RPR1 "Angedacht": Gefährlicher Jordan.
Kirchenrat Wolfgang Schumacher, Speyer, spricht “Angedacht” bei RPR1 am Montag, 09. August 2010:
Eine Gefahrenmeldung aus dem Nahen Osten: Israel und Jordanien sind aufgefordert worden, die Taufe von Christen im Jordan-Fluss zu verbieten. Hintergrund dieser Forderung ist kein religiöser Konflikt, die Warnmeldung kommt von Umweltschützern. Der Jordan, so behaupten sie, berge erhebliche Gesundheitsrisiken.

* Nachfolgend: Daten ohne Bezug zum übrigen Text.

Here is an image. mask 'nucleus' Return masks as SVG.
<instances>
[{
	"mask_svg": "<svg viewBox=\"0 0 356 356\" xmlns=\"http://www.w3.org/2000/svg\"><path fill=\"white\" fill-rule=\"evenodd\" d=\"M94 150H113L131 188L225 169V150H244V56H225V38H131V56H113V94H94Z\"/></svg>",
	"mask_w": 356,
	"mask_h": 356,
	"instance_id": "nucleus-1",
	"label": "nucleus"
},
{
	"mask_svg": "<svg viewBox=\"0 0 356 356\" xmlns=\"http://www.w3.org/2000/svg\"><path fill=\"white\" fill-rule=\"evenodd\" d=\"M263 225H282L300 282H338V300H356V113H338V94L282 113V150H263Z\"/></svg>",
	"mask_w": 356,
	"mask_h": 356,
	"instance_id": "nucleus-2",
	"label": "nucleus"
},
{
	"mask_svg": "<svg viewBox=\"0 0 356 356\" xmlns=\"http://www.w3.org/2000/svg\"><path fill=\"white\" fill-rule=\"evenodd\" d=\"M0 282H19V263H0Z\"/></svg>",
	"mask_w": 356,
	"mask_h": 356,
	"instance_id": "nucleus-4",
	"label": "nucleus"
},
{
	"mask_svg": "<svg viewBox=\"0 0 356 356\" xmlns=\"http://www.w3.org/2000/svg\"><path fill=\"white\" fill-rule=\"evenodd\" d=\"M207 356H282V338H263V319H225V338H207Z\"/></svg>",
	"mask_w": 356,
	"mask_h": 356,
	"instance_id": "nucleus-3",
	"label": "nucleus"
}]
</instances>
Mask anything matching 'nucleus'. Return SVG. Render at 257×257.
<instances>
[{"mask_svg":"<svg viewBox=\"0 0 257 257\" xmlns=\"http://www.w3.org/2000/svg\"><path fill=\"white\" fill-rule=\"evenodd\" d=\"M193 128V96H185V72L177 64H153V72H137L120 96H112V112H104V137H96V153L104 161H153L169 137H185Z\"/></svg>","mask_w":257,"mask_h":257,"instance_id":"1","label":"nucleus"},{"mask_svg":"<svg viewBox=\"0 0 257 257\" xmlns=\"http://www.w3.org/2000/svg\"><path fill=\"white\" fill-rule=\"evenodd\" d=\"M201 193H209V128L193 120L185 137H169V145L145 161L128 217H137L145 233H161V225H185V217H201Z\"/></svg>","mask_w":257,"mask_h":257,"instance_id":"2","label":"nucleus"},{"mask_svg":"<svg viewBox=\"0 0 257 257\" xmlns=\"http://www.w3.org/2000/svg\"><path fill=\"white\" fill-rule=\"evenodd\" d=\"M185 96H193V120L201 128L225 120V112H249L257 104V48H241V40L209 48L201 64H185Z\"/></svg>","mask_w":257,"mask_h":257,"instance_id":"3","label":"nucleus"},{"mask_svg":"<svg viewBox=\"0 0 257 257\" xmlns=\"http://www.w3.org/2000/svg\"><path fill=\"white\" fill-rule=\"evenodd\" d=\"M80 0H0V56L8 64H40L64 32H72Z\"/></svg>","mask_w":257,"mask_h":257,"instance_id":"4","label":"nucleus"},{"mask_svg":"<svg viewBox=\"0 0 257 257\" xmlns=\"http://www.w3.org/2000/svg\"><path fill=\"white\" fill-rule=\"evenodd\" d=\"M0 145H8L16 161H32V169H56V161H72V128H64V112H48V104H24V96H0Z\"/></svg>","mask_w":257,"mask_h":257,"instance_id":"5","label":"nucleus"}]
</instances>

Dass Christen sich im Jordan taufen lassen, hat seinen Grund in der biblischen Geschichte von Johannes dem Täufer. Dieser Johannes taucht diejenigen, die sich ihm zuwenden, in das rauschende Jordanwasser ein.
Ein Zeichen soll dies sein für eine äußere und innere Reinigung, eine Reinigung die einen neuen Anfang setzen soll. Johannes prominentester Täufling ist Jesus aus Nazareth.
Wenn heute im Namen Jesu getauft wird, dann ist in den wenigsten Fällen Jordan-Wasser im Spiel. Das ist auch unnötig. Denn bei der Taufe kommt es nicht auf die Herkunft des Wassers an, so wie es nicht auf die Herkunft des Täuflings ankommt.
Worauf es ankommt ist, dass die Taufe jeden Getauften in eine enge Beziehung zu Jesus bringt, zu seiner Art zu leben, zu lieben, zu hoffen und zu glauben. Das Wasser der Erde wird zum Wasser des Himmels, zum Zeichen der Liebe Gottes.
Übrigens: die Taufen im Jordan gehen weiter. Das israelische Gesundheitsministerium sieht keinen Grund für ein Verbot aufgrund dreckigen Wassers.